- [EXERCISE DETAILS]
Reproduce every line of the data below. Offset each number in the answers (the point and box coordinates and the distance) by -73, and leave all other lines unchanged.

- [Stored items]
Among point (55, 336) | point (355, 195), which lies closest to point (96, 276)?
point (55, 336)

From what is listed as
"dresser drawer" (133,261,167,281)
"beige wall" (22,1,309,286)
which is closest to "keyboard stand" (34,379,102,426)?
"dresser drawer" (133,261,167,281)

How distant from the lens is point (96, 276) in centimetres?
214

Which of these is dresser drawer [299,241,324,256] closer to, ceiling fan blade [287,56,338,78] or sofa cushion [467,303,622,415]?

- [EXPECTED ANSWER]
Among point (55, 336) | point (355, 195), which lies closest to point (96, 276)?
point (-18, 263)

From what is listed as
"dresser drawer" (133,261,167,281)
"beige wall" (22,1,309,286)
which is closest to "keyboard stand" (34,379,102,426)?
"dresser drawer" (60,188,94,208)

How distant from the lens is point (96, 276) in centimetres?
141

Which of these is dresser drawer [299,241,324,256] closer to, ceiling fan blade [287,56,338,78] or sofa cushion [467,303,622,415]?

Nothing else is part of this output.